A travers une émission dominicale diffusée sur la station Sud Fm, le Premier ministre malien, Choguel Kokalla Maïga a donné sa position sur la question d’une intervention militaire au Niger. Il estime que la situation autour du Niger dépasse les considérations simplistes d’une intervention militaire.
“Il n’y a aucune raison pour que les Africains aillent faire la guerre pour réinstaller un Président. Il va gouverner qui?”, a t-il déclaré.

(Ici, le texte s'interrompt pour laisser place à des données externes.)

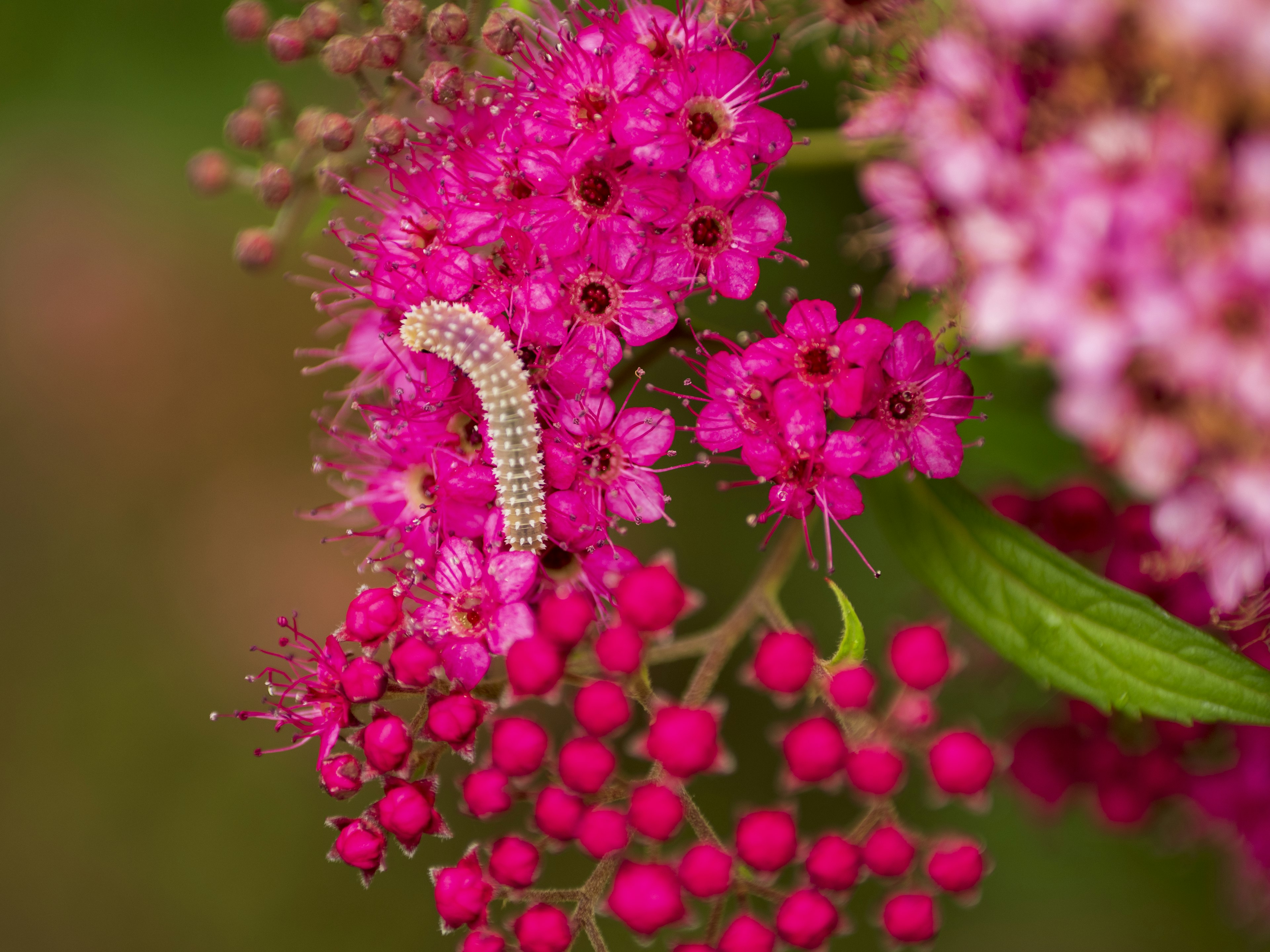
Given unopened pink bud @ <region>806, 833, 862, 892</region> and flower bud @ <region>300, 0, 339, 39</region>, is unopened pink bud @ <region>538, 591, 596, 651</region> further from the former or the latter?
flower bud @ <region>300, 0, 339, 39</region>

Selon le chef du gouvernement de transition au Mali, il s’agit d’une balkanisation qui se trame et le premier acte est la dislocation de la CEDEAO en tant que communauté. Les mêmes qui s’étaient partagés l’Afrique sur un plateau d’argent à Berlin entre 1884 et 1885, “sous le couvert d’actions humanitaires”, sont les mêmes qui tirent aujourd’hui les ficelles pour un conflit dévastateur en Afrique de l’Ouest.
“Aujourd’hui c’est sous le couvert de la démocratie et de l’opposition des chefs d’État qu’on veut nous diviser”, analyse-t-il. ” Si la CEDEAO fait la guerre au Niger, il n’y a plus de CEDEAO. Or c’est cela l’objectif de certains pays dès le départ, casser la CEDEAO. Ils ne veulent pas que les pays africains s’unissent”.
Le responsable a souligné que “la CEDEAO est une communauté économique” et non “une communauté politique” et a exhorté les dirigeants de l’organisation à la “sagesse” et à la “retenue”.